In August, 1914 she became an Auxiliary Cruiser and the following year a Troopship.
She, with the cruiser HMS Bristol, sank the Graf Spees's colliers 'Baden' and 'Santa Isabel' off the Falklands in December 1914.
Bought by the Admiralty in 1916, but repurchased by the P & O in 1920.
In 1921, after refitting, her GT rose to 11,089 and was placed on the London-Bombay-Far East route.
Broken up in Japan in 1931.
10,512GT, 543'x 60', twin screw, 4exp, 17 knots.
377 1st class, 187 2nd class passengers (as built).

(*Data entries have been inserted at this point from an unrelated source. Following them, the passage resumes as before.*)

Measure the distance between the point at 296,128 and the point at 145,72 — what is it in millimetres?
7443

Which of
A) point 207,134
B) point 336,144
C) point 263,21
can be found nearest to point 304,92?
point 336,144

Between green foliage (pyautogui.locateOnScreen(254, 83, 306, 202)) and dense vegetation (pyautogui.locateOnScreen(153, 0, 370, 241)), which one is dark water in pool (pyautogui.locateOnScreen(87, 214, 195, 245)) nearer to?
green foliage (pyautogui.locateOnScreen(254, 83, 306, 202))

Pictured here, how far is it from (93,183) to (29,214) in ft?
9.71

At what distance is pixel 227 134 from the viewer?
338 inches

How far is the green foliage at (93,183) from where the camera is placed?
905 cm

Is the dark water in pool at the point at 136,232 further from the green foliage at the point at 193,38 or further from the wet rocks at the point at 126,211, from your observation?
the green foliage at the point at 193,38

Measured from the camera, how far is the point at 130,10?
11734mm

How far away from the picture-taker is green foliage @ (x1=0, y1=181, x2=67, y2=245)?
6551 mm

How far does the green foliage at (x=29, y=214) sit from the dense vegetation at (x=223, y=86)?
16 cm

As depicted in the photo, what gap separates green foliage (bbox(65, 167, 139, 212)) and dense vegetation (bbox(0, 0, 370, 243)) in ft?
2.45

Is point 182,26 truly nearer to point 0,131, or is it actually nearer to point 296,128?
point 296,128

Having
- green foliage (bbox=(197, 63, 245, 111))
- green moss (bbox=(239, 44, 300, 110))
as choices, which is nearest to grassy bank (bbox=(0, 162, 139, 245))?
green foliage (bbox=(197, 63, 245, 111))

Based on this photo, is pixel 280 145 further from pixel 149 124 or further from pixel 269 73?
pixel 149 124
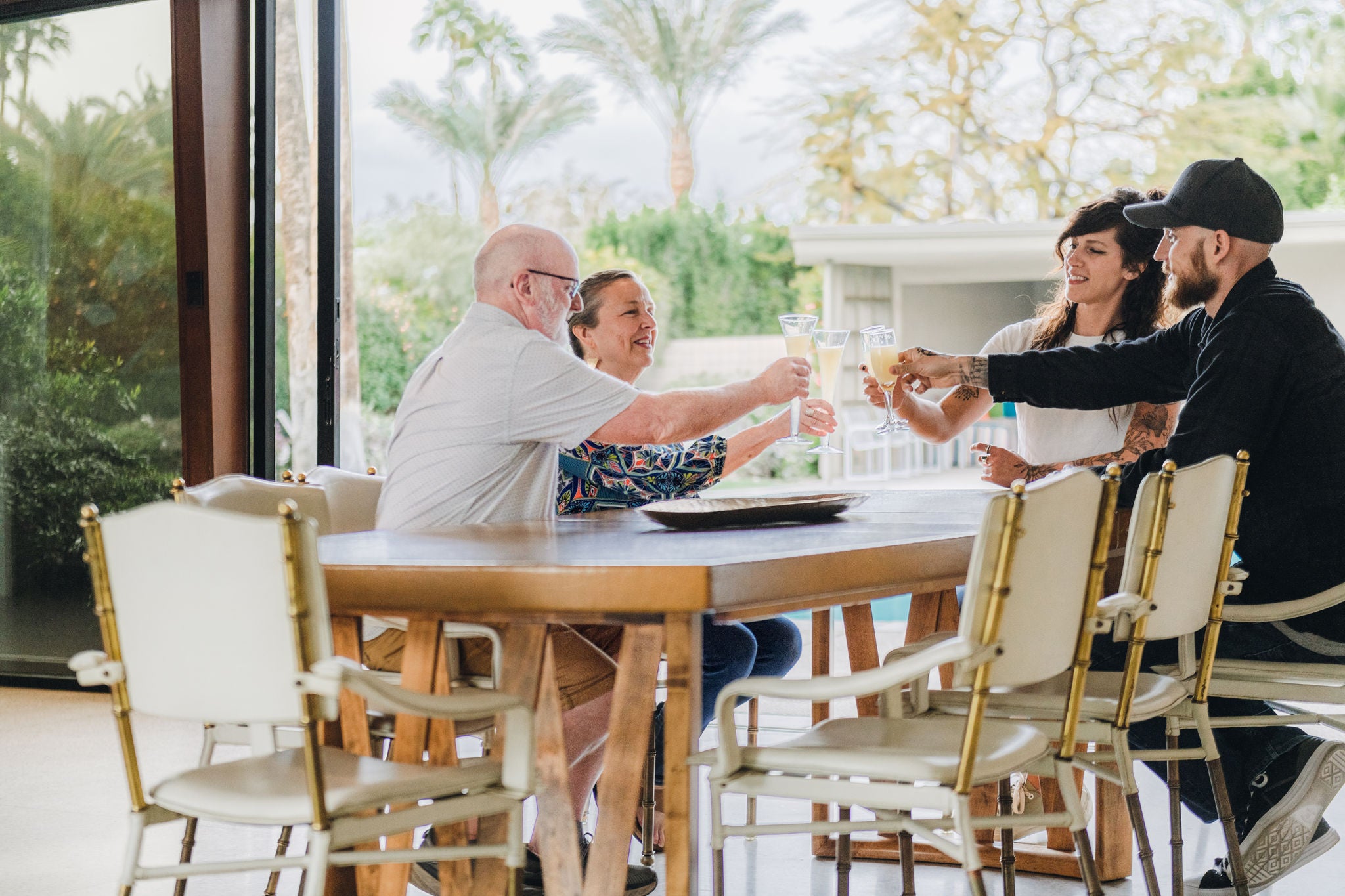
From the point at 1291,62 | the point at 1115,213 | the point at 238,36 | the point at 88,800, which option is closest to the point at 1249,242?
the point at 1115,213

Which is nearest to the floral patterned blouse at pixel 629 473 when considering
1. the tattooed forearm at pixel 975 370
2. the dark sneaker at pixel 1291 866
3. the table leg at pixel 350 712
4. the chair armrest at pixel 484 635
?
the tattooed forearm at pixel 975 370

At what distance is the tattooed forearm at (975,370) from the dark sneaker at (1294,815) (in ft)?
3.64

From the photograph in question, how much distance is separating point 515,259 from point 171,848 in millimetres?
1759

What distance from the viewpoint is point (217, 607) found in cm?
168

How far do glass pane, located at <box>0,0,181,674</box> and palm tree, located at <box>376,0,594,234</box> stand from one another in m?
14.1

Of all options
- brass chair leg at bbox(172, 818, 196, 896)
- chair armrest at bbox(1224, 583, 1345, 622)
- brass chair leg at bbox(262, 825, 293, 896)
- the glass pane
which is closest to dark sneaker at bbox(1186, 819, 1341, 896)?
chair armrest at bbox(1224, 583, 1345, 622)

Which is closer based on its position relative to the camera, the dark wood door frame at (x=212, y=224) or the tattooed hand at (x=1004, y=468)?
the tattooed hand at (x=1004, y=468)

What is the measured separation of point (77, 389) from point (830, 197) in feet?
53.4

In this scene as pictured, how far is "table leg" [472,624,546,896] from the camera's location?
2.05 m

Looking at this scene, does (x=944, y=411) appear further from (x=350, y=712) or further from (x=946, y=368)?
(x=350, y=712)

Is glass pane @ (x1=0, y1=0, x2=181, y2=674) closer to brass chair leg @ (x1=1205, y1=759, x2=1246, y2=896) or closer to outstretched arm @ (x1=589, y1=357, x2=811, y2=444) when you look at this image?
outstretched arm @ (x1=589, y1=357, x2=811, y2=444)

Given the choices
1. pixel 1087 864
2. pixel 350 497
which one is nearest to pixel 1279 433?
pixel 1087 864

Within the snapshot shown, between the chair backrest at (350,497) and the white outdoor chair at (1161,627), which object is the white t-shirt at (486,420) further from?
the white outdoor chair at (1161,627)

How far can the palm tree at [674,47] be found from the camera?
2011 centimetres
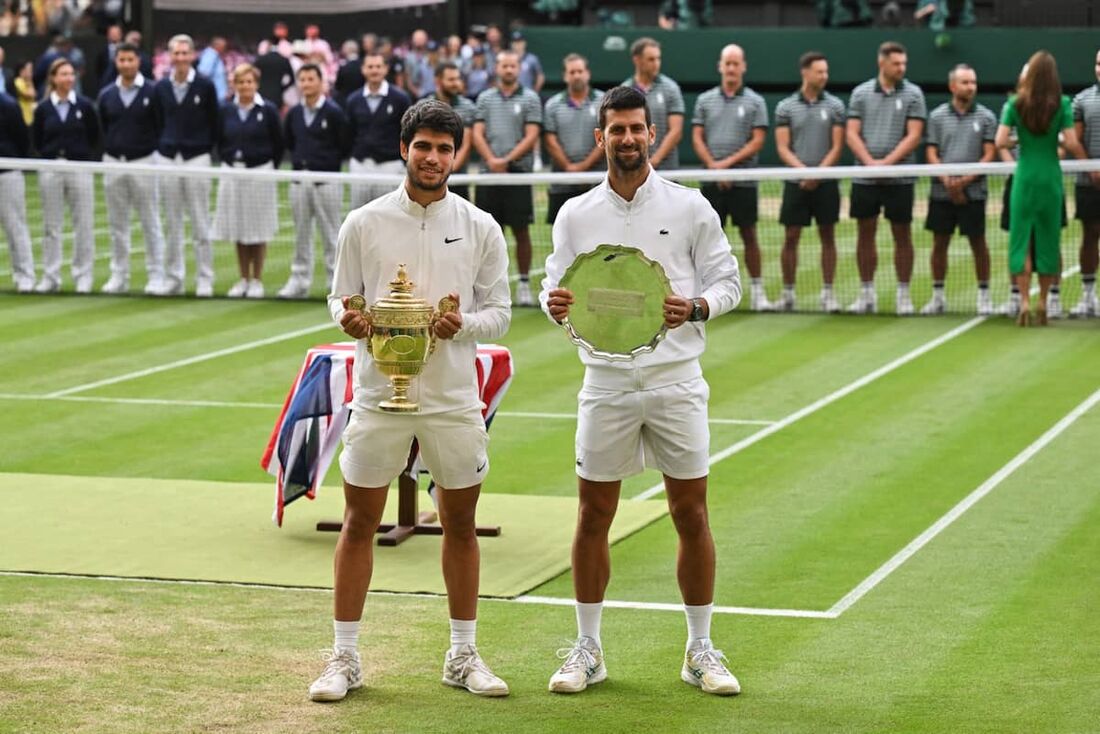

http://www.worldwar1.co.uk/falkland.htmlhttp://en.wikipedia.org/wiki/Battle_of_the_Falkland_Islands


Bruce C


----------



## Steve Hodges (Feb 12, 2007)

Thank you for your help, gentlemen. 
My dad must have joined her at the end of 1917, when she was trooping. He would then have been 15 years old, I know that he lied about his age to join up as he told me that the old C.P.O. at the recruiting office told him and his best friend to go and walk round the block and come back when they were 16. I think that initial training was pretty cursory. He was put on coal trimming on the "Macedonia", paired up with an old Liverpool Irish stoker who had to do most of the work for him. He said that she rolled like a pig. After the "Macedonia" he was posted to the tug "Hullman" towing ammunition and stores barges across the Channel and up the Seine.
After leaving the RN after the war, he joined the army in the early twenties and served ten years in the Royal Horse Artillery in India and Afghanistan ( they were still using horses then).
Dad was too old for the armed forces for WW2 so he served as a fireman throughout the war. He died in 2000. I was very proud of him.
Steve


----------